(Stored items)

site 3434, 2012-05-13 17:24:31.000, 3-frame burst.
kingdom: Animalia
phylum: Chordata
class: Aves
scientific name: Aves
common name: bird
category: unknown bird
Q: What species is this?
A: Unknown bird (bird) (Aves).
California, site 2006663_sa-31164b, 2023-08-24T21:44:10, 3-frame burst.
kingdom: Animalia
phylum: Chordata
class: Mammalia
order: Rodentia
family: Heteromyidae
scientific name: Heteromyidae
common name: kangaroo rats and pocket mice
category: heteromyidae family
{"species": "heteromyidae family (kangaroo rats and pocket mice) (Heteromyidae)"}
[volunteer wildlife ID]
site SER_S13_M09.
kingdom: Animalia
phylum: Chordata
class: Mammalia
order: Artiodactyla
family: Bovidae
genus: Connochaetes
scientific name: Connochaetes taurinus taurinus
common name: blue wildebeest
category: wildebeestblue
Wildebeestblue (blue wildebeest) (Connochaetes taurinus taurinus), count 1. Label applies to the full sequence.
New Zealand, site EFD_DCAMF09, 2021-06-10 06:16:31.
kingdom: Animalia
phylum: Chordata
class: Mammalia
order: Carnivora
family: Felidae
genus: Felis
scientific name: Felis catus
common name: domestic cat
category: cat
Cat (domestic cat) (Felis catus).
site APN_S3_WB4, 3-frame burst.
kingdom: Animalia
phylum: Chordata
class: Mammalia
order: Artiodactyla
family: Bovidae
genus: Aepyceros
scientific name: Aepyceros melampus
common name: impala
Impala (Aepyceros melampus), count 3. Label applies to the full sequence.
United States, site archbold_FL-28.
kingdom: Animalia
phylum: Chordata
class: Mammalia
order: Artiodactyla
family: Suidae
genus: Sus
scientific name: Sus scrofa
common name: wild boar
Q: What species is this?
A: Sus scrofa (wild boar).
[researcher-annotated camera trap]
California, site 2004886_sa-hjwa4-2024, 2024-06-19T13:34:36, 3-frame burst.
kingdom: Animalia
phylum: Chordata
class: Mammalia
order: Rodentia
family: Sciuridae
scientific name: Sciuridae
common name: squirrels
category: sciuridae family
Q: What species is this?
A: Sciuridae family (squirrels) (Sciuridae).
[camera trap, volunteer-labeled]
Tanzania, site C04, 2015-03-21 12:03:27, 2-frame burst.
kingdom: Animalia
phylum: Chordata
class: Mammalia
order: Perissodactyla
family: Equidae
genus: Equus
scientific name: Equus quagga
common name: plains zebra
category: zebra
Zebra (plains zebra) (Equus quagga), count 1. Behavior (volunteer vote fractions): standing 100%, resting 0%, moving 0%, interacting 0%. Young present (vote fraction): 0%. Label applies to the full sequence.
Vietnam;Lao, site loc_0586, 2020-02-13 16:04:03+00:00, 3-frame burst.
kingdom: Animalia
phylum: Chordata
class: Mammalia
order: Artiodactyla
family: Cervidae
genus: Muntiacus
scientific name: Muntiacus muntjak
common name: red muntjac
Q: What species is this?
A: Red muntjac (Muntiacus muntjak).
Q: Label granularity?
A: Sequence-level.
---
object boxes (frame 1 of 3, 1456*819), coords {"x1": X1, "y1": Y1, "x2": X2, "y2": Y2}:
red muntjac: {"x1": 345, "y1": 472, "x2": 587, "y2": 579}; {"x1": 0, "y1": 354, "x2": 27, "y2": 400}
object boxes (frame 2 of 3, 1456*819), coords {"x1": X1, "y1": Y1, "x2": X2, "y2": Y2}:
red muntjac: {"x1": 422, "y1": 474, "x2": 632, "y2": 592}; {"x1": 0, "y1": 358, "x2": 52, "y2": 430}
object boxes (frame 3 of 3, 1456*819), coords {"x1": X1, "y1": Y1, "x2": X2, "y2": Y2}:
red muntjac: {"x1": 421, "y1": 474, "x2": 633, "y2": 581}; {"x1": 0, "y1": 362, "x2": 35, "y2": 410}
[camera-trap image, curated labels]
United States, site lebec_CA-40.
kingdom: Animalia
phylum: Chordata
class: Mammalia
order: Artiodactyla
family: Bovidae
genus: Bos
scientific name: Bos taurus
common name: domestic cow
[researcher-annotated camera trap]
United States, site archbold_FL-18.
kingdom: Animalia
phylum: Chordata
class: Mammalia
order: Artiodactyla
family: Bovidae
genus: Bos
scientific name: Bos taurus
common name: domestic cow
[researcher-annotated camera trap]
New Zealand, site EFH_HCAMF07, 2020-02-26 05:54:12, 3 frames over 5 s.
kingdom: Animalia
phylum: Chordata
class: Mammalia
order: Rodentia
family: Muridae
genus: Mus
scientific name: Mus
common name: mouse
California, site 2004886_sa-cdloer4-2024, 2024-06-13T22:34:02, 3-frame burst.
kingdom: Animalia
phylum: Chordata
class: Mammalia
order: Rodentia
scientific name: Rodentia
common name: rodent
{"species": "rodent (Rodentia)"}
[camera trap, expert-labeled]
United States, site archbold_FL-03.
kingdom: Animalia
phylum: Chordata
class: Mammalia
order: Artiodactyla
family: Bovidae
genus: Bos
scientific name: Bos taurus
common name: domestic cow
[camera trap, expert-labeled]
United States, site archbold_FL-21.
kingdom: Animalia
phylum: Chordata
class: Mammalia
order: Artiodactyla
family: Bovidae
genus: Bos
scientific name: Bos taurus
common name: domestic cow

AIM OF THE EXERCISE
Once you find the line with "California, site 2006663_sa-31164b, 2023-08-24T21:44:10, 3-frame" in the entries above, output it and each line after it up to and including the line with "scientific name: Aepyceros melampus", and nothing else.

RESPONSE BOX
California, site 2006663_sa-31164b, 2023-08-24T21:44:10, 3-frame burst.
kingdom: Animalia
phylum: Chordata
class: Mammalia
order: Rodentia
family: Heteromyidae
scientific name: Heteromyidae
common name: kangaroo rats and pocket mice
category: heteromyidae family
{"species": "heteromyidae family (kangaroo rats and pocket mice) (Heteromyidae)"}
[volunteer wildlife ID]
site SER_S13_M09.
kingdom: Animalia
phylum: Chordata
class: Mammalia
order: Artiodactyla
family: Bovidae
genus: Connochaetes
scientific name: Connochaetes taurinus taurinus
common name: blue wildebeest
category: wildebeestblue
Wildebeestblue (blue wildebeest) (Connochaetes taurinus taurinus), count 1. Label applies to the full sequence.
New Zealand, site EFD_DCAMF09, 2021-06-10 06:16:31.
kingdom: Animalia
phylum: Chordata
class: Mammalia
order: Carnivora
family: Felidae
genus: Felis
scientific name: Felis catus
common name: domestic cat
category: cat
Cat (domestic cat) (Felis catus).
site APN_S3_WB4, 3-frame burst.
kingdom: Animalia
phylum: Chordata
class: Mammalia
order: Artiodactyla
family: Bovidae
genus: Aepyceros
scientific name: Aepyceros melampus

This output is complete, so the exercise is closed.